Was ist ein Traingsbedarfsanalyse-Fragebogen?

Der Fragenkatalog der Trainingsbedarfsanalyse umfasst sieben Bereiche, die je nach Größe des Design-Projektes in unterschiedlicher Tiefe hinterfragt werden.
Die Bereiche umfassen:

  1. Die Ausgangssituation mit Fragen nach dem Problem, den Auswirkungen des Problems und dem gewünschten Ergebnis.
  2. Die Zielgruppe mit Fragen unter anderem zum Wissenstand, dem Vorwissen und der Größe der Zielgruppe.
  3. Die Lernzeile mit der Beschreibung von von Kopf, Herz und Hand. Also:
    Kopf: Was sollen die Teilnehmenden nach dem Training kennen?
    Herz: Was sollen die Teilnehmenden nach dem Training verstanden haben?
    Hand: Was sollchen die Teilnehmenden nach dem Training anwenden können?
  4. Die Inhalte, bei denen der Auftraggeber alle gewünschten Inhalte aufzählen darf. Diese werden dann – am besten in Zusammenarbeit mit dem Auftraggeber – wieder auf die wenigen und zur Erreichung des gewünschten Ergebnisses wichtigen Inhalte gekürzt.
  5. Der Transfer mit Fragen zu Transfermaßnahmen, die vor, während und nach dem Training getroffen werden
  6. Die Evaluierung mit Überlegungen zum Nachweis, ob das Training auch etwas verändert.
  7. Das Organisatorische mit Fragen zu Ort, Zeit, Dokumentation, dem Budget und Restriktionen, von dem das Projekt betroffen sein könnte.

Fakt ist, je mehr der Trainingsdesigner von den Inhalten versteht und je besser er den Kunden kennt, desto eher kann er eine Basic-Version der Trainingsbedarfsanalyse verwenden. Ist das Thema inhaltlich unbekannt, der Kunde noch neu oder steht ein großer internationaler Rollout an, arbeitet man besser mit einer fortgeschritteneren Trainingsbedarfsanalyse.

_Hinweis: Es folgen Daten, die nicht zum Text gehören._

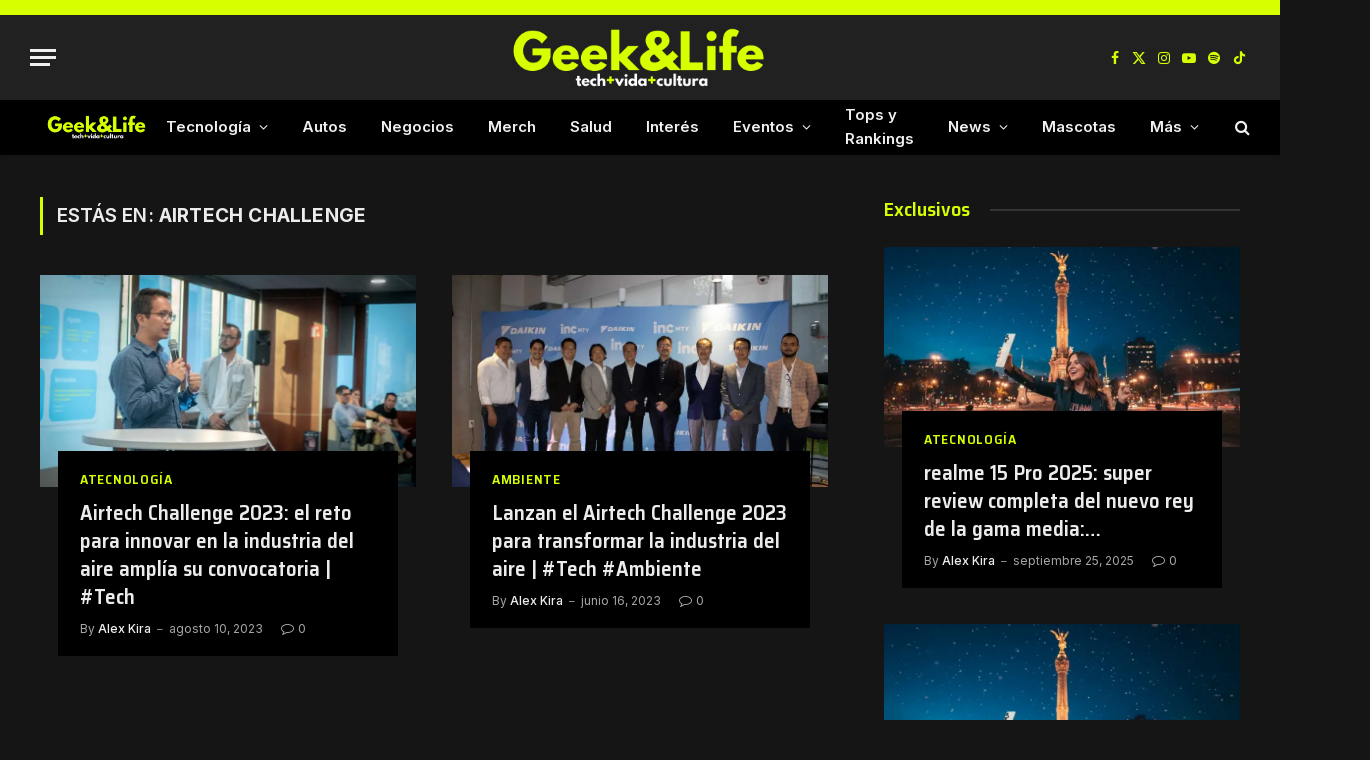

--- FILE ---
content_type: text/html; charset=utf-8
request_url: https://www.google.com/recaptcha/api2/aframe
body_size: 269
content:
<!DOCTYPE HTML><html><head><meta http-equiv="content-type" content="text/html; charset=UTF-8"></head><body><script nonce="TW0eA5p7zEqQRJpj-1-4Vw">/** Anti-fraud and anti-abuse applications only. See google.com/recaptcha */ try{var clients={'sodar':'https://pagead2.googlesyndication.com/pagead/sodar?'};window.addEventListener("message",function(a){try{if(a.source===window.parent){var b=JSON.parse(a.data);var c=clients[b['id']];if(c){var d=document.createElement('img');d.src=c+b['params']+'&rc='+(localStorage.getItem("rc::a")?sessionStorage.getItem("rc::b"):"");window.document.body.appendChild(d);sessionStorage.setItem("rc::e",parseInt(sessionStorage.getItem("rc::e")||0)+1);localStorage.setItem("rc::h",'1768079371232');}}}catch(b){}});window.parent.postMessage("_grecaptcha_ready", "*");}catch(b){}</script></body></html>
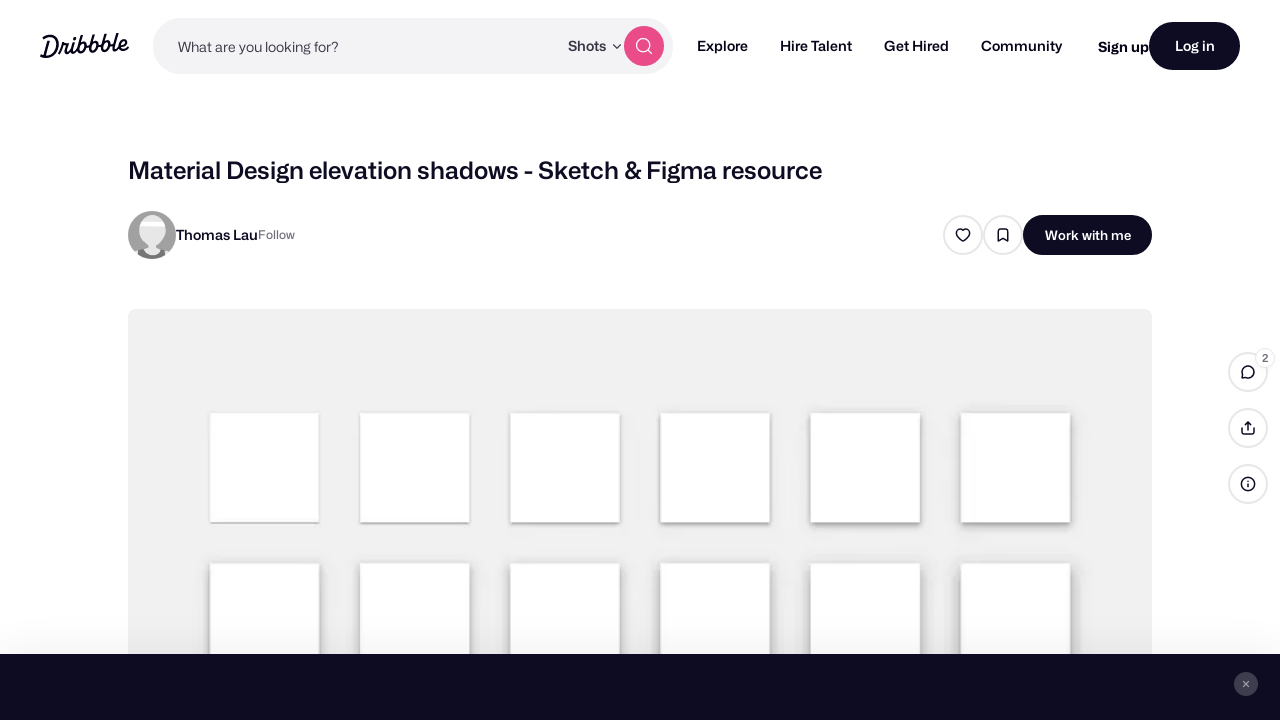

--- FILE ---
content_type: text/html; charset=UTF-8
request_url: https://dribbble.com/shots/6640520-Material-Design-elevation-shadows-Sketch-Figma-resource
body_size: 1802
content:
<!DOCTYPE html>
<html lang="en">
<head>
    <meta charset="utf-8">
    <meta name="viewport" content="width=device-width, initial-scale=1">
    <title></title>
    <style>
        body {
            font-family: "Arial";
        }
    </style>
    <script type="text/javascript">
    window.awsWafCookieDomainList = [];
    window.gokuProps = {
"key":"AQIDAHjcYu/GjX+QlghicBgQ/7bFaQZ+m5FKCMDnO+vTbNg96AFkhlZsF7bEU2h4mls2sLnEAAAAfjB8BgkqhkiG9w0BBwagbzBtAgEAMGgGCSqGSIb3DQEHATAeBglghkgBZQMEAS4wEQQM6pfRL5TvZ6WQsKgqAgEQgDtcfCpER88TiB69bLzndpFQAjMXwky4rS8Xu+ZzXGecFXrUDzgSZt4k/8f7B1RhsNpPpLNz2ZS1X1zI2w==",
          "iv":"CgAGLzLBGwAADVFS",
          "context":"WWofY83yQUspCkLmsAj55L/d3UqntxLHRmTWDlO4uFFdV9ioyvkSBPpNxac9h1D5xVna64sM4Rm45baQiNmcY5dpkpCyVhYXRnLlbnubVph0TOzhbowxgYEQyuGRNOdnN4aTNjhm0GwI/xEfpvDF+rnoFS4P99PcAkxuuZ8ZzBR1zOjlEZKoJBfrtNAGZVzr3xMGRmR80Xvwxd9Ya//se1Xys8jKTCcWWoSGyuudcDpR4VBWnX+HClPoNiXbyMduHtbUMoSG0C4pDnE5Ue5TjbUv3GkK0BLhfvZ+l9as8zCqzopRilwbk/CluXsAdrhwwGfVRH3tG0/1TeJhMKz9v+PuYanSIKvj5xjRYTX+nfzHpz1yWZr9O+mHZygPzJqvwQ=="
};
    </script>
    <script src="https://043df3d55a9e.947e1d2c.us-east-1.token.awswaf.com/043df3d55a9e/c9933a44d03a/a6adabef7897/challenge.js"></script>
</head>
<body>
    <div id="challenge-container"></div>
    <script type="text/javascript">
        AwsWafIntegration.saveReferrer();
        AwsWafIntegration.checkForceRefresh().then((forceRefresh) => {
            if (forceRefresh) {
                AwsWafIntegration.forceRefreshToken().then(() => {
                    window.location.reload(true);
                });
            } else {
                AwsWafIntegration.getToken().then(() => {
                    window.location.reload(true);
                });
            }
        });
    </script>
    <noscript>
        <h1>JavaScript is disabled</h1>
        In order to continue, we need to verify that you're not a robot.
        This requires JavaScript. Enable JavaScript and then reload the page.
    </noscript>
</body>
</html>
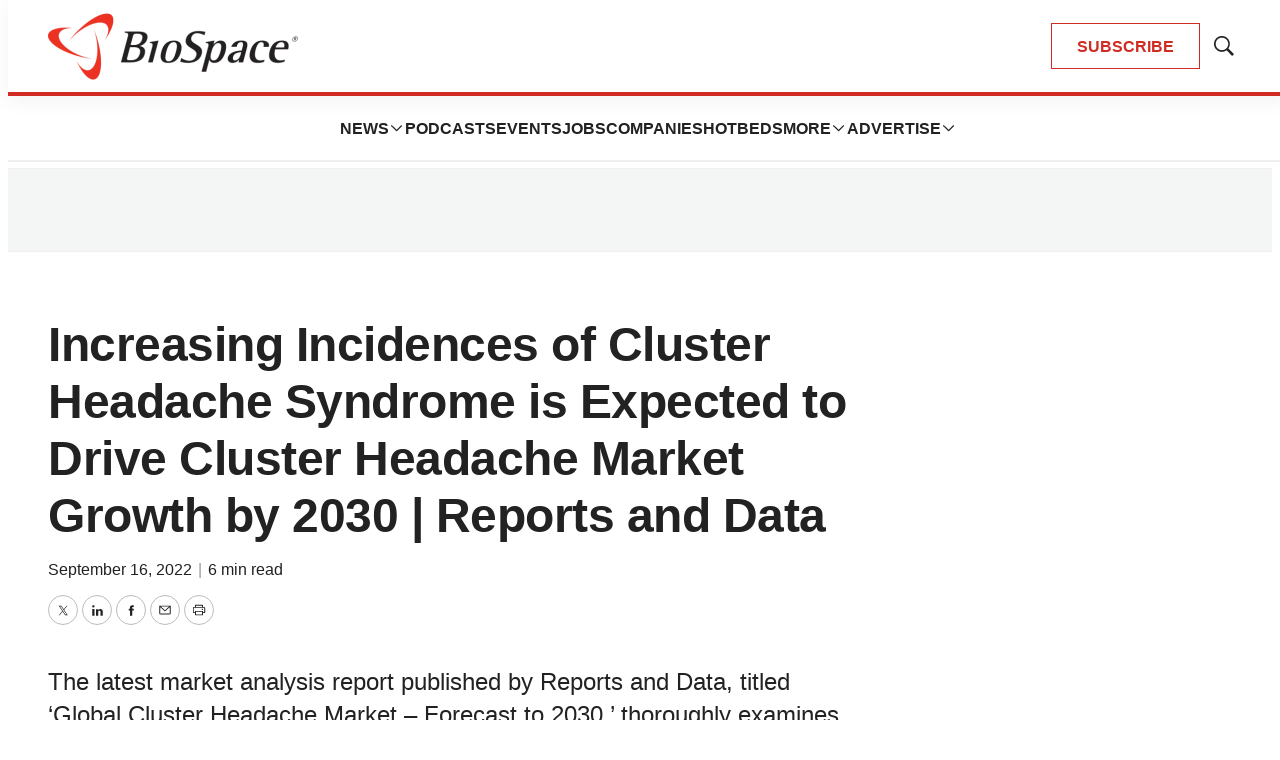

--- FILE ---
content_type: text/html; charset=utf-8
request_url: https://www.google.com/recaptcha/api2/aframe
body_size: 183
content:
<!DOCTYPE HTML><html><head><meta http-equiv="content-type" content="text/html; charset=UTF-8"></head><body><script nonce="5yoPiEjlVIhOg95_tyK1dQ">/** Anti-fraud and anti-abuse applications only. See google.com/recaptcha */ try{var clients={'sodar':'https://pagead2.googlesyndication.com/pagead/sodar?'};window.addEventListener("message",function(a){try{if(a.source===window.parent){var b=JSON.parse(a.data);var c=clients[b['id']];if(c){var d=document.createElement('img');d.src=c+b['params']+'&rc='+(localStorage.getItem("rc::a")?sessionStorage.getItem("rc::b"):"");window.document.body.appendChild(d);sessionStorage.setItem("rc::e",parseInt(sessionStorage.getItem("rc::e")||0)+1);localStorage.setItem("rc::h",'1768972633565');}}}catch(b){}});window.parent.postMessage("_grecaptcha_ready", "*");}catch(b){}</script></body></html>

Wie lässt sich eine Trainingsbedarfsanalyse erstellen?

Bei der Trainingsbedarfsanalyse coachen Sie den Auftraggeber, indem notwendigen Fragen der sieben Teilbereiche gestellt werden um eine gute Grundlage für ein Trainingsdesign zu erhalten.
Fragen Sie geschickt nach und machen Sie dabei auf „blinde Flecke“ aufmerksam. Seien Sie dabei mutig! Dazu gehört, alle Fragen zu stellen, die man gleich oder später hat und Vertrauen in das eigene Bauchgefühl zu haben. Denn oft spürt man, wenn „etwas nicht stimmt“. Das kann schon im direkten Gespräch sein, manchmal kommt es auch erst ein paar Tage später. Spätestens, wenn beim Design Unsicherheiten auftauchen, sollte man sich nach einer Hilfe umsehen. An der Stelle ist es sehr hilfreich, mit einem Sparringsparnter darüber zu sprechen, beispielsweise ein Trainer-Kollege. Denn beim Darüberreden wird oft klar, wo es hakt oder zumindest haken könnte.

Oft geht es für einen Trainingsdesigner im Analysegespräch mit Personalentwicklung oder Führungskräften auch darum, Aufragszwickmühlen zu erkennen und zu benennen. Wenn etwa die Führungskräfte alles in möglichst kurzer Zeit geschult haben möchte, ist es immer günstig, ihnen klarzumachen, was an Inhalten in welchem Zeitrahmen machbar ist. Viele denken, dass mehr Inhalte auch dazu führen, dass mehr gelernt wird. Hier helfen Fragen, wie: Wann haben Sie gut gelernt? Was hat zum Lernen beigetragen? Wie viel haben Sie davon umgesetzt? Häufig kommen die Auftraggeber dann selbst zu dem Schluss, dass es vor allem Zeit braucht, um transferwirksam zu trainieren.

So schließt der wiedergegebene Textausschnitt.